10 Tips to Reduce the Risk of Divorce
It is said that marriage is for leaving, or what does it do? But a good marriage, from the beautiful happiness, gradually changes the taste, and then parted ways after the bruises. Not a good thing.
I think back then, when I went to military school, the management was strict. In the first three years, all the students worked underground, and everything seemed to be calm. But when graduation was approaching, more than a dozen pairs of lovers suddenly appeared in a team of No. 100 people. I never understood how they hooked up.
After graduation, bad news came one after another. Until now, the original couple has been running out. When a friend talked about divorce, he looked helpless: It was like peeling off several layers of skin!
In this case, why bother in the first place! People are always full of daydreams when they get married, thinking that they can live a happy life from now on. Usually, No one would have imagined at this time that he would be sitting in a lawyer's office some time later, splitting his property with the person who had put him at risk of death.
Divorce cannot be prevented 100%, but we can still take steps to avoid the nightmare of divorce as much as possible. If you are already divorced, don’t be discouraged. You can also use the following methods to manage your future marriage. These ten methods may seem simple, but they are actually very practical. If you don’t want to suffer the pain of divorce, then just follow them and make your marriage last longer. There should be no problem.
1. Be in a relationship for two years before getting married
Researchers say that if a couple gets married after being in a relationship for about two years and four months (this is the average time of a relationship) , their divorce probability will be relatively low. People who get married in a hurry after meeting each other and those who delay getting married have a higher risk of divorce. Dr. Ted Haston, an American marriage research expert, said: "People who delay getting married the longest are also most likely to break up."
2. Be cautious about trial marriage
Nowadays, cohabitation before marriage is unprecedentedly popular. Of course, you can also find someone to live a "trial marriage" life, but researchers do not support cohabitation before marriage because they found that , people who live together before marriage have a higher risk of divorce.

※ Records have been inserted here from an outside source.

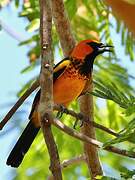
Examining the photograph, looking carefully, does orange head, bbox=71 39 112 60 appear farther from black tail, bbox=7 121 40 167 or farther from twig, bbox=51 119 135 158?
twig, bbox=51 119 135 158

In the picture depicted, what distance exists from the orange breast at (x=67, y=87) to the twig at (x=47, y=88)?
3.85ft

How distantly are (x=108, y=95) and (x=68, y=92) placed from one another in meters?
1.26

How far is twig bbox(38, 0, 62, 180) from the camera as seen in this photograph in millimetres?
1228

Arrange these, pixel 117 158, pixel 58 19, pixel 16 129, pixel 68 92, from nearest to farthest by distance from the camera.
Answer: pixel 58 19
pixel 68 92
pixel 16 129
pixel 117 158

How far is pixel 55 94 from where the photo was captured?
266 centimetres

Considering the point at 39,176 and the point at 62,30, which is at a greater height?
the point at 62,30

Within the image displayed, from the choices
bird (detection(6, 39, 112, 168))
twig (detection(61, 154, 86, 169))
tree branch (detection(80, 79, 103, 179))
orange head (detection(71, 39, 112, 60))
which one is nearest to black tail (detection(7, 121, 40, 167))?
bird (detection(6, 39, 112, 168))

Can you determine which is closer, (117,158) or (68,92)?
(68,92)

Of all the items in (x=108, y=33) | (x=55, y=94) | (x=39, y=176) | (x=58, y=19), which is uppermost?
(x=58, y=19)

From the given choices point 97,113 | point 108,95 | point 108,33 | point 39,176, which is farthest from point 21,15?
point 108,95

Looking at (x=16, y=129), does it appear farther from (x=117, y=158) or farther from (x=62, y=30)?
(x=62, y=30)

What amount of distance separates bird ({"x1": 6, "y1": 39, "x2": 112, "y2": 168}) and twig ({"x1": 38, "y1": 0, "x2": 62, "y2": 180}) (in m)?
1.08

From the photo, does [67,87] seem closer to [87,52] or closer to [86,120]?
[87,52]

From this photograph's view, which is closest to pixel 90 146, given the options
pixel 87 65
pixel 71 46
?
pixel 71 46
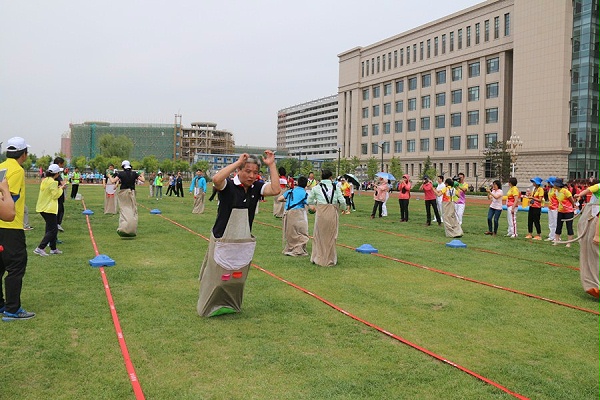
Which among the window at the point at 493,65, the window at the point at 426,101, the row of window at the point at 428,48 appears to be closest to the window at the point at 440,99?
the window at the point at 426,101

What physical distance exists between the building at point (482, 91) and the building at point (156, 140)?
231 feet

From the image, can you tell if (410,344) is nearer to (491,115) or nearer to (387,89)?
(491,115)

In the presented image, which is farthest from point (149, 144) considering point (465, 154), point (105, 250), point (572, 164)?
point (105, 250)

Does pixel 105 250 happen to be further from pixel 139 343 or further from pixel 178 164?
pixel 178 164

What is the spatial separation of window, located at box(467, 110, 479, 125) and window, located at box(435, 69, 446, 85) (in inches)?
290

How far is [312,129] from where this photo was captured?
17662 centimetres

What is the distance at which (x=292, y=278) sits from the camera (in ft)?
30.5

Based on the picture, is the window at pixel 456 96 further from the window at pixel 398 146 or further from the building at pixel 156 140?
the building at pixel 156 140

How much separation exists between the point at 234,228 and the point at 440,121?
249 feet

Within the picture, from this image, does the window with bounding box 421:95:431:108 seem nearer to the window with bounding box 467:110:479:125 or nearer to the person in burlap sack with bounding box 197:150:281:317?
the window with bounding box 467:110:479:125

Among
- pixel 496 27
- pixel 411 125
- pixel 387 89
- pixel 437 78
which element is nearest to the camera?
pixel 496 27

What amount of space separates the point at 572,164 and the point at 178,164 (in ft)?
290

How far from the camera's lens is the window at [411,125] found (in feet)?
271

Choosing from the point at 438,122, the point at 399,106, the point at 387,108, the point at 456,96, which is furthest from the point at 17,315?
the point at 387,108
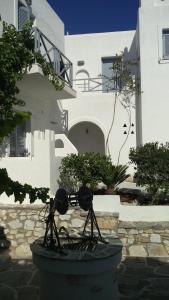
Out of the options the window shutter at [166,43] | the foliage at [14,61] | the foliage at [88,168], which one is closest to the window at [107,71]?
the window shutter at [166,43]

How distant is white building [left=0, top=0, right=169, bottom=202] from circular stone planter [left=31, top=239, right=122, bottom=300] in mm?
6963

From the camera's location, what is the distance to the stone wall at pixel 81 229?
9.27 meters

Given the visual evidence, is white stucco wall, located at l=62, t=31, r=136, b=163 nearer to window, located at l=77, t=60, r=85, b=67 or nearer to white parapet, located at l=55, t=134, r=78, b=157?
window, located at l=77, t=60, r=85, b=67

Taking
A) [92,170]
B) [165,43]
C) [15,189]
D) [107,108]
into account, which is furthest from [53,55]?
[15,189]

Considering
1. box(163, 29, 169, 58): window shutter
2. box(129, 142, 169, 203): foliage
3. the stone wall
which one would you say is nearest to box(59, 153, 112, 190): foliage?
box(129, 142, 169, 203): foliage

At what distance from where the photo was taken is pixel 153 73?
16312mm

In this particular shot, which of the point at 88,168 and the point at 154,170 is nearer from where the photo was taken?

3. Get older before getting married
Statistics show that if you get married after the age of 25, you are more likely to have a long-term marriage.
4. Discuss important issues before marriage
How many children do you want? How will you manage money? It is important to discuss these issues before the honeymoon. Premarital education or premarital counseling can help you solve this problem. Multiple studies have shown that people who undergo this procedure experience greater marital satisfaction and a greater sense of responsibility for their spouses.
5. You can quarrel, but don’t escalate it into a "world war"
Blocking is an integral part of the relationship between husband and wife. Fighting and arguing themselves will not lead to divorce. But be careful how you argue. Researchers Gottman and Levinson said they were able to predict whether a couple would divorce by looking at the negative manner in which they argued and the extent of constructive and positive communication. What to avoid in an argument: criticism, contempt, overprotection, and rejection. Learn to defuse heated arguments with humor and kind words.
6. Play together
Yes, both of you need to have your own personal interests and hobbies. However, too much emphasis on the self can lead to a life of separation, or a gradual separation. Just like the husband goes golfing every Saturday and the wife goes swimming every Saturday. Learn to get back together by participating in activities that you both enjoy. It's also important to find time to be intimate, even if it doesn't seem like you've been apart for a minute. Intimacy methods such as massage and cuddling can make you feel closer.
7. Sharing housework
One party does most of the housework, while the other party is lazy and leisurely. This is the "secret" of divorce.
8. Respect each other as guests
Sometimes we treat the people we love most in the most rude ways without even realizing it. Check yourself: "Am I being nicer to friends, acquaintances, co-workers, and even strangers than I am to my significant other?" Praise each other often; remember to say "please" and "thank you" rather than issuing orders or nagging. .
9. When you have a problem, you have to solve it
Is one of you depressed? Is there a drug problem? Is there an alcohol problem? Is one of you interested in cheating? If you or both of you have these problems and don't think of ways to solve them, the risk of divorce will be greatly increased. Addressing these issues through counseling services and other means can reduce your risk of divorce.
10. Marry the person you want to marry
This seems obvious, but many people don’t take it seriously. If you had to beg, sweet talk, or even issue an ultimatum to get married, you should realize that he or she probably doesn't want to get married at all. If you thought things were going to change the moment you were put on the ring, you were wrong. Don't cause trouble for yourself. It's better to find someone to live with who wants to get married as much as you do.